Rajan never shouted about his ambitions. He let them unfold in the discipline of daily life. A modest office. Clean accounting. Slow and steady growth. While his peers climbed corporate ladders with jetpacks, he built his own staircase — each step laid with honesty, caution, and long hours.
But when policy shifted overnight, as it so often does in our part of the world, his staircase collapsed.
The business wound up. At 50, he found himself in middle management under people ten years younger. He now signed leave forms instead of cheques.
Yet, there was no bitterness. Just an unanswered question: Was this what I was meant to become or what I had to become?
Niharika: The Balance Sheet and the Empty Space
She knew how to manage money. Her decisions were sharp. A house at 29. A promotion at 32. A retirement plan before her 35th birthday.
But what she couldn’t manage were the small promises she made to herself.
To take a break. To forgive someone. To call back. To stay. To allow herself to be vulnerable, just once.
People drifted. Relationships faltered. Not because she didn’t care but because care doesn’t always make it to the to-do list.
Now, late at night, she wondered if getting everything "right" had cost her the parts that were never meant to be measured.
The Reunion Club: Those Who Didn’t Make the Selfie
They gathered at a posh restaurant with middle-aged bellies and college-boy laughter. Arvind, Ravi, Rohan and Sid.
The Gang of 2001.
The clinking of glasses, the low hum of jazz in the background, the nostalgic pull of masala peanuts no longer on the menu — it all formed the background to their noisy joy.
They toasted each other, mocked missing classmates while diving into nostalgia as if it was a swimming pool they hadn’t visited in years.

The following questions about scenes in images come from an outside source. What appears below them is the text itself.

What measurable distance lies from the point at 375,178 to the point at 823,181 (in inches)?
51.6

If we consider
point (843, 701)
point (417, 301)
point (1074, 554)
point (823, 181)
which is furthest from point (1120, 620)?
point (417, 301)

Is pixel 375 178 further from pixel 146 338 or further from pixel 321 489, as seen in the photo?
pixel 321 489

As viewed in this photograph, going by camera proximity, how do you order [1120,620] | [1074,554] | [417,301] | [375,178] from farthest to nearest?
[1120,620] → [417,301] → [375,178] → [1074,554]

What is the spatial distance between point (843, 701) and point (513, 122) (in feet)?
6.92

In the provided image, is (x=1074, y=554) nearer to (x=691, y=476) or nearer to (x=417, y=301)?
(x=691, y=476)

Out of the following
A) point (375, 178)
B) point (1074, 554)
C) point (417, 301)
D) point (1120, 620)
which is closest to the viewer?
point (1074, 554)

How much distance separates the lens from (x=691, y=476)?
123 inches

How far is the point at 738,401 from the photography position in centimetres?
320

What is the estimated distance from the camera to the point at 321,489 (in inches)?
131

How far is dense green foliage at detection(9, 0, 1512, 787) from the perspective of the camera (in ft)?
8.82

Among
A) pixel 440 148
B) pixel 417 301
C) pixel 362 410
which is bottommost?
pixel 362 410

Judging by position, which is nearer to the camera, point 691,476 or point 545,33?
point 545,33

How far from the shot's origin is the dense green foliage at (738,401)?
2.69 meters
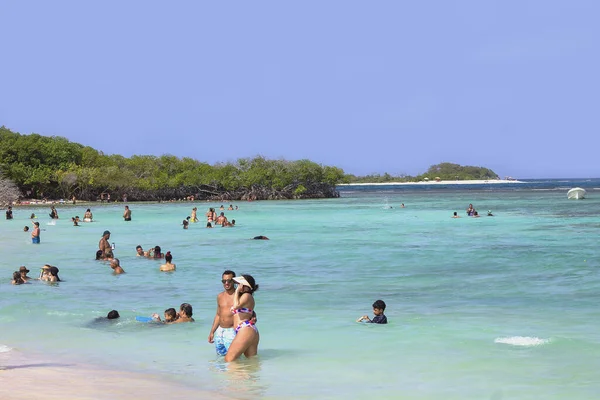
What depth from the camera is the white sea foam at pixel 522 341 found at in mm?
12859

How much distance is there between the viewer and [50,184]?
301 ft

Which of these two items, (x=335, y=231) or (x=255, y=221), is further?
(x=255, y=221)

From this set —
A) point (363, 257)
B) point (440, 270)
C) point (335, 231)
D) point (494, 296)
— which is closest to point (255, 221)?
point (335, 231)

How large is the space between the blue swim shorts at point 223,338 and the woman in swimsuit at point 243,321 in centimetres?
12

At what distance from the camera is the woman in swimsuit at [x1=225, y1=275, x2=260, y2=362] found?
34.8ft

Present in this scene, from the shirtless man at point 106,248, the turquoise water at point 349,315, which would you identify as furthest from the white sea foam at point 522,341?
the shirtless man at point 106,248

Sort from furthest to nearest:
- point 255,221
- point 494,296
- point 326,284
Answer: point 255,221 < point 326,284 < point 494,296

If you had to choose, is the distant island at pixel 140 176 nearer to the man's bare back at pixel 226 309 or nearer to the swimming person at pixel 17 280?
the swimming person at pixel 17 280

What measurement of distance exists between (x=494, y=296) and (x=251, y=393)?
10057 mm

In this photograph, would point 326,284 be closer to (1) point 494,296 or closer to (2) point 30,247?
(1) point 494,296

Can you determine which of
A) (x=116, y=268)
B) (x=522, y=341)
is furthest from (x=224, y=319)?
(x=116, y=268)

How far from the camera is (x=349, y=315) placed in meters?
16.0

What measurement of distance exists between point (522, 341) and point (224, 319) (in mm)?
5161

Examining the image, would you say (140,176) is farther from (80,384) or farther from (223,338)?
(80,384)
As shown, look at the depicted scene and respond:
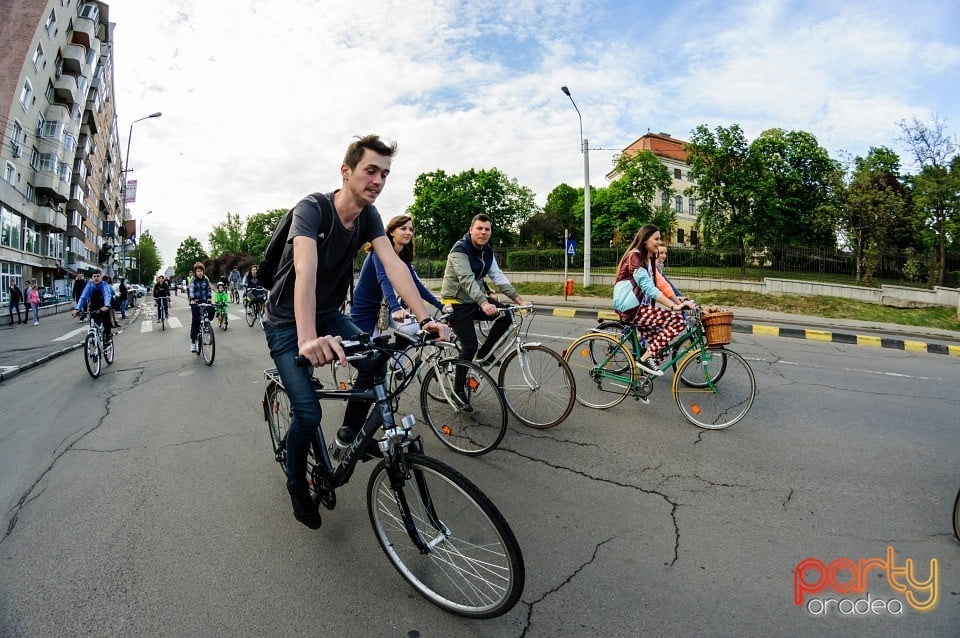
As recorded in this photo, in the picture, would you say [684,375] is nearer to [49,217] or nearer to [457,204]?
[49,217]

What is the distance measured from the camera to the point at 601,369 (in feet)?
17.7

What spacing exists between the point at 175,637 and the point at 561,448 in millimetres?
2929

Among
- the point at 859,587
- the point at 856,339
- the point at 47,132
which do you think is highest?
the point at 47,132

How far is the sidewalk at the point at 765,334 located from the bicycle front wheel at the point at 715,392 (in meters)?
9.24

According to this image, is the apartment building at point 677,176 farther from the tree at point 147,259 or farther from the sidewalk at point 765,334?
the tree at point 147,259

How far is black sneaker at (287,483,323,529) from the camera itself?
9.02ft

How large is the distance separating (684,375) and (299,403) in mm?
3811

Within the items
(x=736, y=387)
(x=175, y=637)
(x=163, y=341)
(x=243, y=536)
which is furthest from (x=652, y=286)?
(x=163, y=341)

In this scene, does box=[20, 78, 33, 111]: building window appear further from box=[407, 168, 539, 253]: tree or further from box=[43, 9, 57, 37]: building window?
box=[407, 168, 539, 253]: tree

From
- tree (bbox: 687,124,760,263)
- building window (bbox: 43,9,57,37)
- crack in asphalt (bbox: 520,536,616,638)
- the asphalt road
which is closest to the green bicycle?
the asphalt road

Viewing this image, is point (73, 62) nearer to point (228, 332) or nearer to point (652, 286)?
point (228, 332)

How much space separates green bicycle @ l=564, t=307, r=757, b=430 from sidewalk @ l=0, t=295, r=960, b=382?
9.16 m

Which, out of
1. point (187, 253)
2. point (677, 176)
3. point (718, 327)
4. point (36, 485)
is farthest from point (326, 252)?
point (187, 253)

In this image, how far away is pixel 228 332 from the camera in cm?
1341
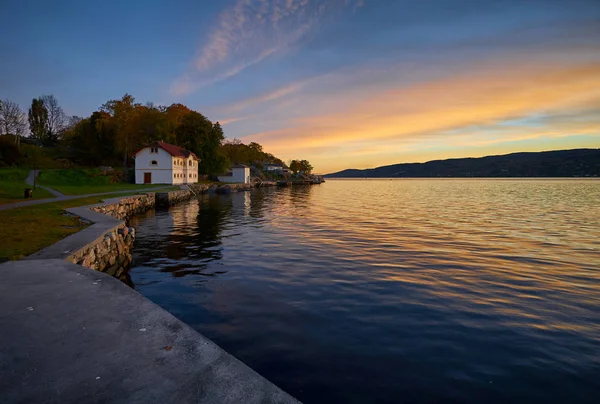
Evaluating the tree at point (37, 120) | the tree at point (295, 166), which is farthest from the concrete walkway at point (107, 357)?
the tree at point (295, 166)

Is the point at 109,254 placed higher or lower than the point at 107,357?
lower

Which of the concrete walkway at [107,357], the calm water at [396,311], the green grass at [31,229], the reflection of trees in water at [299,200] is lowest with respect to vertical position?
the reflection of trees in water at [299,200]

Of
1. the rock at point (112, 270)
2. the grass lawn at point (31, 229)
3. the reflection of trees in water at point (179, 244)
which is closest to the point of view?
the grass lawn at point (31, 229)

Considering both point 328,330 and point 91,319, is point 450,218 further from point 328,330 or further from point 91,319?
point 91,319

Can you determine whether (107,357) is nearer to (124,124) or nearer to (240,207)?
(240,207)

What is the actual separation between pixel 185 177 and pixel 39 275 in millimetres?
68945

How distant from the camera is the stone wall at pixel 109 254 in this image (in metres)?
11.6

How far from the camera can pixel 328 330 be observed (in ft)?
28.8

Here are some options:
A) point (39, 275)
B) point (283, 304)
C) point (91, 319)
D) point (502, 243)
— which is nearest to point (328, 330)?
point (283, 304)

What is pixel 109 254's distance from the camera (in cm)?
1380

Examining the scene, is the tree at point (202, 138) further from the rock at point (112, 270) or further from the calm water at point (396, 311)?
the rock at point (112, 270)

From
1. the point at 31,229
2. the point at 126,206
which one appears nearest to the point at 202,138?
the point at 126,206

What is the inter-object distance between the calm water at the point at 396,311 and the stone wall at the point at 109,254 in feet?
3.26

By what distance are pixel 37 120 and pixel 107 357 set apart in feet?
447
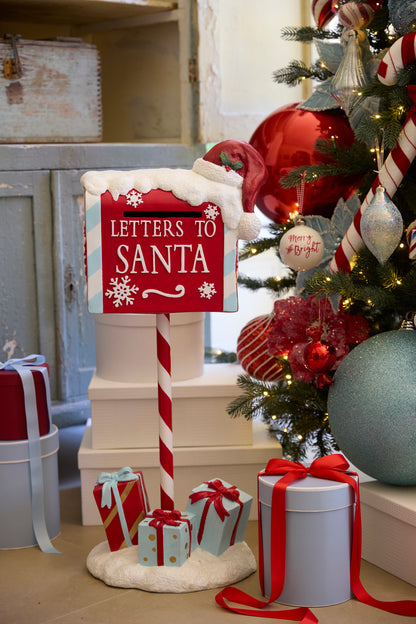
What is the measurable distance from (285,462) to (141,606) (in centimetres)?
39

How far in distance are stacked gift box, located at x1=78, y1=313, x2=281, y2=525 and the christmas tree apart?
2.8 inches

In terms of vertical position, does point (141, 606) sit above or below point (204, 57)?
below

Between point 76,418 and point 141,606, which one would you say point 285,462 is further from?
point 76,418

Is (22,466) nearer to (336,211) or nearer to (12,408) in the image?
(12,408)

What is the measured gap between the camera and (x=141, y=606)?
156cm

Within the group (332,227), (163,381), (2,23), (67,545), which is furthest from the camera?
(2,23)

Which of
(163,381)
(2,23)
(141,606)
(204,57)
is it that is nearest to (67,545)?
(141,606)

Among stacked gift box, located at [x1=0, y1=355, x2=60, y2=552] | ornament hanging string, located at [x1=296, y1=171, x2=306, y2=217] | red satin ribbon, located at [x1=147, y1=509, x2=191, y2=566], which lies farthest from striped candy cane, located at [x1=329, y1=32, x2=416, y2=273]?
stacked gift box, located at [x1=0, y1=355, x2=60, y2=552]

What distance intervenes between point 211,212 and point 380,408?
20.2 inches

One name paused the conversation: Mehul. Never a close friend. But once, he filled in for an elocution when Ravi fell ill. And won.
He never came to reunions. No one knew where he was.
"Maybe he remembered enough to stay away," Ravi laughed.
They all laughed. But later, as Arvind paid the bill with his black Amex, he quietly wondered if the people who truly shaped them were the ones they never fully noticed.
The Waiting Room
People think journeys start with action. But most journeys begin in waiting rooms.
Plans need to be finalised. Bags packed. The train must arrive.
In these moments of waiting, we reflect. We prepare. We hope.
And sometimes, we heal.
Because the journey isn’t the boarding pass or the destination. It’s the part in-between. Where thoughts grow. Where silence teaches. Where time adds meaning.
And So, the Faith Remains
Half-done work still teaches something. Broken promises still carry intent. Forgotten people still leave fingerprints. Missed moments still make space for better ones.
If everything in life were complete, perfect and predictable, where would wonder live?
In the end, it is the flaws, the pauses, the detours that keep our faith alive.
Faith in the incomplete. Faith in becoming. Faith in life.
Aastha.
The song from ABBA just stays with me:
If you see the wonder of a fairy tale,
You can take the future, even if you fail.
And maybe that is the point. Incompleteness is not failure. It is wonder, still unfolding.